Scrivere di A caccia dell’orso è certamente difficile, giacché per il suo essere un classico moderno della letteratura per l’infanzia, tutto, o molto, è stato detto in merito. Ritengo però che, vista la nuova edizione di Mondadori, in libreria dal 3 marzo, sia giusto approfittarne per consigliarne la lettura o l’ascolto a tutti i bambini, per molti perché.
Il primo è la qualità della struttura narrativa sia per parole che per immagini.Michael Rosen (autore prolifico di cui però mi risulta che solo A caccia dell’orsosia tradotto in italiano) e Helen Oxenbury (della quale in italiano si possono trovare È in arrivo un bambino per Motta junior e 10 dita alle mani e 10 dita ai piedini per Il Castoro) costruiscono un albo che come prima qualità ha quella di essere vivo e dinamico. A caccia dell’orso comincia sin dalla copertina che è essa stessa narrativa, anticipa la storia e si svolge anche sulla quarta.

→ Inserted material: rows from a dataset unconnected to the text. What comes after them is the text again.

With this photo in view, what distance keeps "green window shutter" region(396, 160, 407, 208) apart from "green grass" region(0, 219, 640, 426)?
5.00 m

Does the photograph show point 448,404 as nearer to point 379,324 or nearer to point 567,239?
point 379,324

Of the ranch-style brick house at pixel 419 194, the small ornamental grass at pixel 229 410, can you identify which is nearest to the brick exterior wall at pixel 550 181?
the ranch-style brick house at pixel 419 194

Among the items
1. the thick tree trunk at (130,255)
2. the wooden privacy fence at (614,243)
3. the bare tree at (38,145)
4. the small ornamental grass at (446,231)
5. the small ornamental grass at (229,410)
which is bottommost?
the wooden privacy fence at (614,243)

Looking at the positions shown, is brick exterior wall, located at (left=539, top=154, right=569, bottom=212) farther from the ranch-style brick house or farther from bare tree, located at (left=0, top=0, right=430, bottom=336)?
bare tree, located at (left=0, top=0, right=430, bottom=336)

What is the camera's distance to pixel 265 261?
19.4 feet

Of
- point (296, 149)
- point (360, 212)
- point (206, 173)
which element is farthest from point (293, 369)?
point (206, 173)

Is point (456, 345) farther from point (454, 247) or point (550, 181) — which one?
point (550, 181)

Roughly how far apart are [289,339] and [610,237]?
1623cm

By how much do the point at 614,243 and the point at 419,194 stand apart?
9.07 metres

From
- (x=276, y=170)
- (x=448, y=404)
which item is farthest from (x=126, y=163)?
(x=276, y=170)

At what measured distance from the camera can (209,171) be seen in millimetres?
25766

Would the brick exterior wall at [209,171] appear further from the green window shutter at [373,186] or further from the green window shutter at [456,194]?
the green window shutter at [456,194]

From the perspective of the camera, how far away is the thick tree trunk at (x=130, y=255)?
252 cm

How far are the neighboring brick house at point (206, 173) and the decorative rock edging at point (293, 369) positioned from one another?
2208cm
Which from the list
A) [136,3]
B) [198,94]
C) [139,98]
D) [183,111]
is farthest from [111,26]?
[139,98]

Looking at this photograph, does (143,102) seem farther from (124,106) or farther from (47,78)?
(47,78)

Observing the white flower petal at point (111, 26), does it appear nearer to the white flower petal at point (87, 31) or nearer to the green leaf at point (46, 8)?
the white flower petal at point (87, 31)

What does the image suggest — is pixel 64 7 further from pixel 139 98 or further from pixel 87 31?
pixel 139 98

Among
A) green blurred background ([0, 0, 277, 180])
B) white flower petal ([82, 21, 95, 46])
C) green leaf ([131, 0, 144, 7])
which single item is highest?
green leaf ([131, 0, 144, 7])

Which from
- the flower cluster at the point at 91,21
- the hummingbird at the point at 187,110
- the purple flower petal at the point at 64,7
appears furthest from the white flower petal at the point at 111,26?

A caccia dell’orso – Michael Rosen, Helen Oxenbury, 1989 – Mondadori / Walker Books Ltd 2013
Una famiglia numerosa costituita dal papà, da quattro bambini di diverse età e un cane s’avvia decisa e allegra verso un’avventura fantastica e pericolosa: armati solo di un bastoncino vanno a caccia di un orso, anzi “dell’orso”. Il primo capitolo (la divisione in capitoli o quadri scenici viene naturale) si svolge su doppia pagina, è un acquerello in bianco e nero dinamico e fortemente impressionista: un campo fitto e alto si frappone tra gli avventurieri e l’orso; in prima fila, temerario, a braccia alzate e col suo bastoncino biforcuto in mano, uno dei fratelli avanza senza timore, segue il papà, con il neonato sulle spalle sorridente e sereno, nelle retrovie, ma proprio di fronte al lettore, la sorellina minore, tra il divertito e l’incoraggiante, trascina la maggiore, che, un po’ timorosa cerca di fare resistenza, mentre il cane, allegro e sfrenato, procede a grossi balzi. Si dipinge così un quadretto di attitudini ed emozioni vario e vasto nel quale ogni bambino potrà trovare il protagonista in cui immedesimarsi, l’emozione in cui rispecchiarsi. In alto a sinistra una filastrocca/canzoncina “A caccia dell’orso andiamo. Di un orso grande e grosso. Ma che bella giornata! Paura non abbiamo.” Filastrocca che si ripeterà ogni volta che gli avventurieri si imbatteranno in un ostacolo; e l’ostacolo lo si incontra in alto a destra: un campo! “Oh oh! Un campo! Un campo di erba frusciante! Non si può passare sopra. Non si può passare sotto.” Adattato alle diverse situazioni anche questo testo si ripeterà all’occasione. Ma allora qual è la soluzione? “Oh no! Ci dobbiam passare in mezzo!” La soluzione è semplice: andare, affrontare, superare, valicare, immergersi. Insomma, la soluzione è provare.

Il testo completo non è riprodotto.